## 所示文本
文章目录
- 前言
- 问题1:TypeError: Could not found the Java class 'org.apache.flink.connector.pulsar.source.PulsarSource.builder'. The Java dependencies could be specified via command line argument '--jarfile'
- 解决措施
- 问题二:py4j.protocol.Py4JError: org.apache.flink.connector.pulsar.source.PulsarSource.builder does not exist in the JVM
- 解决措施
- 问题三:Caused by: java.io.IOException: Cannot run program "python": error=2, No such file or directory
- 解决措施
- 问题五:Caused by: java.io.IOException: unable to open JDBC writer
- 解决措施
- 附Dockerfile文件
前言
在我的https://blog.csdn.net/zzp28218/article/details/140770338这篇文章实现之后,需要将爬虫项目打包成docker镜像,然后出现了一些问题,在此记录一下。文章结尾会附上我的Dockerfile文件
- docker当中需要有flink1.18、java11、python3.10。
- Dockerfile中需要一个基础镜像,这里选择基础镜像为:flink:1.18-java11,链接:https://hub.docker.com/_/flink/tags?page=3&page_size=&name=&ordering=
- 因为flink:1.18-java11基础镜像自带了java11,所以下一步需要下载python3.10(我选择的是python3.10版本)

## 任务要求
请把上面这篇讲Docker打包问题的文章中从“- Dockerfile中需”起、一直到“是python3.10版本)”止的部分一字不差地复制出来。

## 数据记录
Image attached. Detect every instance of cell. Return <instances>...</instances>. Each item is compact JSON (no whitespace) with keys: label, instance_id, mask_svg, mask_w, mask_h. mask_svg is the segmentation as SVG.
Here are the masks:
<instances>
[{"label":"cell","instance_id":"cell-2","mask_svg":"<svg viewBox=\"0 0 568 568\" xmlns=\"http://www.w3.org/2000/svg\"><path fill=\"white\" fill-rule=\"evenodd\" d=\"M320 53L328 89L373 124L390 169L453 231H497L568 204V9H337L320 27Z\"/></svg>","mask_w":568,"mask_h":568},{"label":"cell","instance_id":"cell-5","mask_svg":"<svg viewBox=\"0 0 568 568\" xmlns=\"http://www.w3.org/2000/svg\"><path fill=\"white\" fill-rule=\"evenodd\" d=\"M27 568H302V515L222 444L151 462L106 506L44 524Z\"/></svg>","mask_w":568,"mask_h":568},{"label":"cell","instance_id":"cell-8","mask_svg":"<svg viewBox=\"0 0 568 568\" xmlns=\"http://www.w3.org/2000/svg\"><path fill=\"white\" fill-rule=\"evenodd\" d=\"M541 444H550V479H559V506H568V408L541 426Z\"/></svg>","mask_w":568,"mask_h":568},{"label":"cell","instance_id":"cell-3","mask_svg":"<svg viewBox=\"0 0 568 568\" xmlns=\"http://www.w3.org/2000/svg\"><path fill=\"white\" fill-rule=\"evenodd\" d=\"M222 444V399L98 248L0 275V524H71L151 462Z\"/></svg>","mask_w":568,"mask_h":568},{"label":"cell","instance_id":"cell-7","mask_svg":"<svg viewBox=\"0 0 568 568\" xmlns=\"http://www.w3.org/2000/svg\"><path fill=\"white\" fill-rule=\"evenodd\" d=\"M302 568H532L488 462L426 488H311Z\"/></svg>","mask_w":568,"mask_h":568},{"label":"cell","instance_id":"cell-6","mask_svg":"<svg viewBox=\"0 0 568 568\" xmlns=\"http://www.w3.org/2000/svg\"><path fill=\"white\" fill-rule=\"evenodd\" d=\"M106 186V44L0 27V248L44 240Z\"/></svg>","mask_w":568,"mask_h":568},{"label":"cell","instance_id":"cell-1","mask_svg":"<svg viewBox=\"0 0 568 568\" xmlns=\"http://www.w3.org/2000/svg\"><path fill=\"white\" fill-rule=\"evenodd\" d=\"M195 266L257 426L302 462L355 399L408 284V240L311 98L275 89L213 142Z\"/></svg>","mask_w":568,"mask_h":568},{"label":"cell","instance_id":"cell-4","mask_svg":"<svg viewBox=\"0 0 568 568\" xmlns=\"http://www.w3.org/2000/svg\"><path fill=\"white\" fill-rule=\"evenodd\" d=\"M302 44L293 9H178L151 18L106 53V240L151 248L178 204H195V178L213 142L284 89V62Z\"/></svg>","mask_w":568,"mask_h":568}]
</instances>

## 书面解答
- Dockerfile中需要一个基础镜像,这里选择基础镜像为:flink:1.18-java11,链接:https://hub.docker.com/_/flink/tags?page=3&page_size=&name=&ordering=
- 因为flink:1.18-java11基础镜像自带了java11,所以下一步需要下载python3.10(我选择的是python3.10版本)